Letzteres könnte auch eine Beschreibung des Projekts emanzipatorischer Identitätspolitik ausserhalb dieser Netzwerke sein.
Genau. Aber dieser Prozess wird im Businessplan der Plattformen radikal umgekehrt. Man geht von einer allgemeinen Inklusion der Nutzer aus: je mehr Nutzer, je universeller die Inklusion, desto besser die Beherrschung des Markts. Als Effekt davon wird aber Partikularität produziert: soziale Monaden, die nur unter der Bedingung einer gewissen Reibungsintensität neben- oder mit- oder gegeneinander existieren.
Sie sagen, Sie seien weniger radikal als Nietzsche. Dennoch: Wo ist in Ihrer «kurzen Theorie der Gegenwart» die positive, die konstruktive, die einhegende Kraft?

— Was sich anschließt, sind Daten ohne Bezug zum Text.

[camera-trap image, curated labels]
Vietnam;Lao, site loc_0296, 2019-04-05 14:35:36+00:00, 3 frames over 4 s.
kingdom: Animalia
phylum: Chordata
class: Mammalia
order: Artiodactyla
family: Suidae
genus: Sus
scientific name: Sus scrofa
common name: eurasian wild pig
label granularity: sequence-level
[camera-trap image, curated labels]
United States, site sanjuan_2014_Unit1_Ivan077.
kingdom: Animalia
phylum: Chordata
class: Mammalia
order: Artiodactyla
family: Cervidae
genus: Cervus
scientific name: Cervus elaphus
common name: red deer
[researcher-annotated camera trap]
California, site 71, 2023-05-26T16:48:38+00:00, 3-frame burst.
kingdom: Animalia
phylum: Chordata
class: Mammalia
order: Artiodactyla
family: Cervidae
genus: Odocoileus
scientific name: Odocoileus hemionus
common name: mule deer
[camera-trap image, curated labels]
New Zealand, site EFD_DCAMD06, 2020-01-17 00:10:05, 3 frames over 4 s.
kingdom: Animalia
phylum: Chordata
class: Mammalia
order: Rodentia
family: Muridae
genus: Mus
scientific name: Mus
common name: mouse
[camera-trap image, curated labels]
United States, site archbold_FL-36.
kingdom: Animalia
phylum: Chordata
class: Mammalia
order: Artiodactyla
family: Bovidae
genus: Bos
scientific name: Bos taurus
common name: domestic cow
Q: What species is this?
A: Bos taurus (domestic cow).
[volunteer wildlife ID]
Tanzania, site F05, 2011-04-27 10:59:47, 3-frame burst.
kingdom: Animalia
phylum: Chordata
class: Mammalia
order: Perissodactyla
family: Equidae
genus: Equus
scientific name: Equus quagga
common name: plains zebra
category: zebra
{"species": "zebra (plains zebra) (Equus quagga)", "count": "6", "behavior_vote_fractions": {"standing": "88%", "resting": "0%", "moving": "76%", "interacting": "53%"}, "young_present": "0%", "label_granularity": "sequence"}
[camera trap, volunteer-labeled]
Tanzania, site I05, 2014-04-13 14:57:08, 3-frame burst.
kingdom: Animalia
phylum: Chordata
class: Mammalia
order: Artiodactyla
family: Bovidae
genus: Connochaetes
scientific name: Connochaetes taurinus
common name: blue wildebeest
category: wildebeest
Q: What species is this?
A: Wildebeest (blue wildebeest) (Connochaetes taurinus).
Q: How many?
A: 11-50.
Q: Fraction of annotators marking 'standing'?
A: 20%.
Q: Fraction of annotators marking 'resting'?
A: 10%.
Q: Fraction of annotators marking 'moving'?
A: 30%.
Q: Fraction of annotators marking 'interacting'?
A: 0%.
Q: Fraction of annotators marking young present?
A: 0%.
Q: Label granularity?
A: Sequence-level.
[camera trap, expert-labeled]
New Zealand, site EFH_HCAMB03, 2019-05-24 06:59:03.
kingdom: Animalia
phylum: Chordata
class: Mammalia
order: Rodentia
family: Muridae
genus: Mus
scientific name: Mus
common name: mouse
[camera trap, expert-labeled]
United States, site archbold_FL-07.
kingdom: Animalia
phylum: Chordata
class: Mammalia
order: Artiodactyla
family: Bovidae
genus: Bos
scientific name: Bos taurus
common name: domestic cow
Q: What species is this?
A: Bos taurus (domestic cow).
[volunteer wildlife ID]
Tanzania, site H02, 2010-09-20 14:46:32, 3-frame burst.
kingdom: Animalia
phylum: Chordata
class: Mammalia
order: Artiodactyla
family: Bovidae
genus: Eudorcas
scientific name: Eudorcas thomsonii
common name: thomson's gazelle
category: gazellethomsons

Lassen Sie es mich direkt sagen: Ich habe sie nicht gesehen. Ich bin aber gerne bereit, auf meinen blinden Fleck verwiesen zu werden. Und vielleicht muss ich dazusagen, dass es mir widerstrebt hätte, ein Buch mit der Gattungsformel «Die Risiken und Chancen von …» zu schreiben. Das ist ein Genre, in dem andere wahrscheinlich artistischer oder einfallsreicher sind. Darum ging es mir nun tatsächlich nicht.
Ist aus Ihrer Sicht eine Social-Media-Plattform denkbar, die den von Ihnen beschriebenen Dynamiken des Ressentiments entkommt?
Es gibt ja durchaus Netzaktivisten, die mit einer gewissen Sentimentalität auf die Achtziger- und frühen Neunzigerjahre zurückblicken. Und es gibt – diese Dinge habe ich selbst tatsächlich nur indirekt aufgegriffen – natürlich auch Digitalspezialisten wie die Working Group on Infodemics, die konkrete Vorschläge zur Entgiftung des Netzes machen. Zum Beispiel die Verzögerung von Reiz- und Reaktionszusammenhängen und das Erzeugen von technologischen Abklingbecken. Es geht letztlich um die Frage: Lassen sich in die digitale Netzkommunikation auch Unterbrecher, Pausen, Störquellen einfügen? Ausserdem werden derzeit Vorschläge von ehemals erzliberalen Institutionen gemacht, beispielsweise der Europäischen Kommission. Die hat nun bemerkt, dass es zwischen dem amerikanischen und dem chinesischen Staats- beziehungsweise Internetkapitalismus einen dritten, europäischen Weg geben sollte, der von einem Informationsbegriff im Sinne des Gemeinguts ausgeht. Und dass deswegen der Gebrauch, die Nutzung und der Vertrieb von Information in den elementaren Funktionsweisen nicht ausschliesslich in privater Hand liegen dürfen. Seit Ende des letzten Jahres gibt es den sogenannten Digital Services Act, den Digital Markets Act und den Data Governance Act.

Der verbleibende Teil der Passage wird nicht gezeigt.